Prep 10 mins
Cook 27 mins
Only 4 WW points per serving.
- 3 1⁄2 cups nonfat milk
- 3 tablespoons all-purpose flour
- 1 tablespoon canola oil or 1 tablespoon butter
- 1 large onion, finely chopped (1 cup)
- 4 medium potatoes, cut into 1/4 inch pieces (1 1/2 pounds)
- 1 teaspoon salt
- 1⁄4 teaspoon black pepper
- 1⁄8 teaspoon ground red pepper (cayenne)
- 1 1⁄2 cups shredded reduced-fat sharp cheddar cheese (6 ounces)

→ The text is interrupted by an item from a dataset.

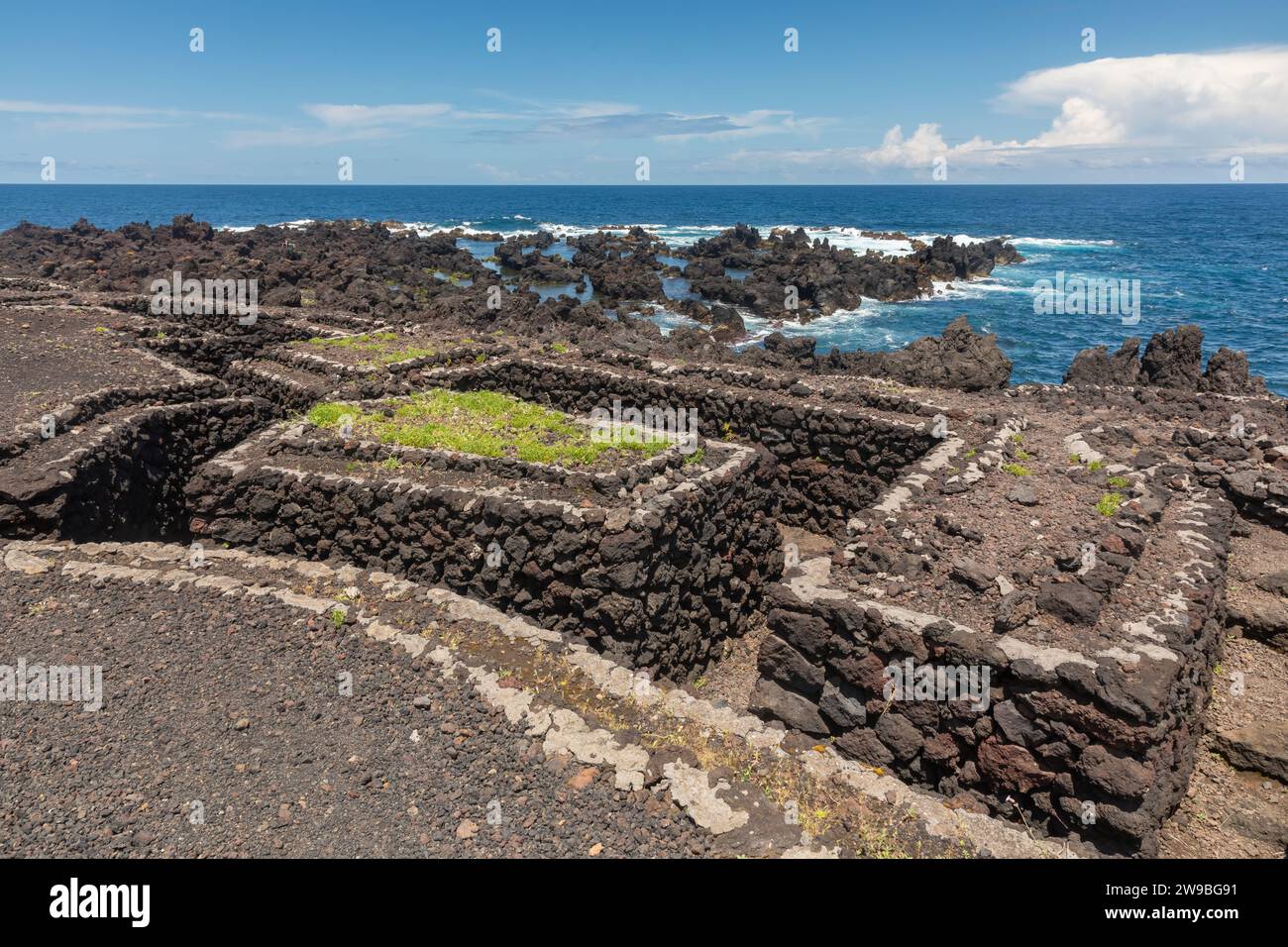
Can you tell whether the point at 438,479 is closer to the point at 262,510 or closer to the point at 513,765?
the point at 262,510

- 1⁄3 cup reduced-fat sour cream
- 8 medium green onions, sliced (1/2 cup)
- Beat 1/2 cup of the milk and flour with a wire whisk until smooth; set aside.
- Heat oil in 4-quart Dutch oven over medium heat.

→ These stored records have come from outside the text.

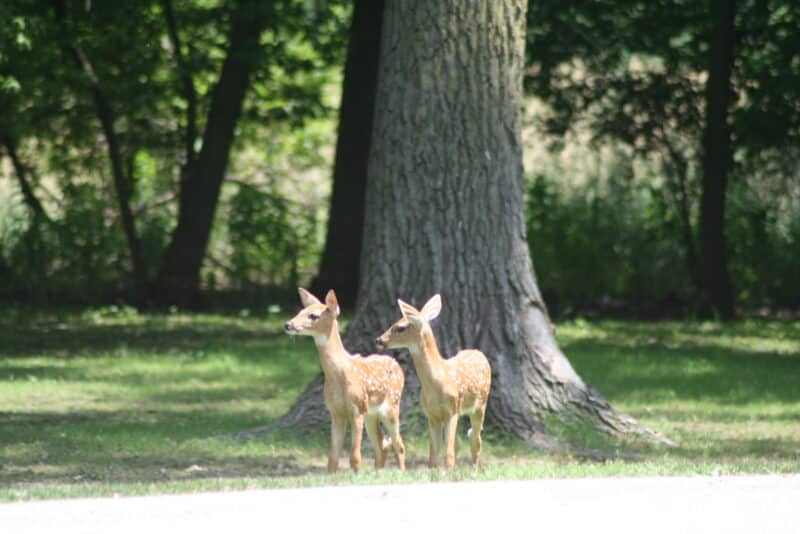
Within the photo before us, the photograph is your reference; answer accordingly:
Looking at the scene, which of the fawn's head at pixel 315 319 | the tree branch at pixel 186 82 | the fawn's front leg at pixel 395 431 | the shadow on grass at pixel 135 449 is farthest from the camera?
the tree branch at pixel 186 82

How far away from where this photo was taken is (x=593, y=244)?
23312 millimetres

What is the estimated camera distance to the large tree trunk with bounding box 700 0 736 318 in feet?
66.2

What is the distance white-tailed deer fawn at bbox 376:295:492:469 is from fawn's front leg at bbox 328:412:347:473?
1.77 feet

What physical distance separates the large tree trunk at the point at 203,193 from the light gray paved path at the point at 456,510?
13.7 metres

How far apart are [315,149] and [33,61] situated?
7.06m

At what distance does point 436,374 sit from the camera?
31.1 feet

- Cook onion in oil about 2 minutes, stirring occasionally, until tender.
- Increase heat to high; stir in remaining 3 cups milk.
- Stir in potatoes, salt, black pepper and red pepper.
- Heat to boiling; reduce heat.
- Simmer uncovered 15 to 16 minutes, stirring frequently, until potatoes are tender.
- Beat in flour mixture with wire whisk.
- Cook about 2 minutes, stirring frequently, until thickened; remove from heat.
- Beat potato mixture with wire whisk until potatoes are slightly mashed.
- Stir in cheese, sour cream and green onions.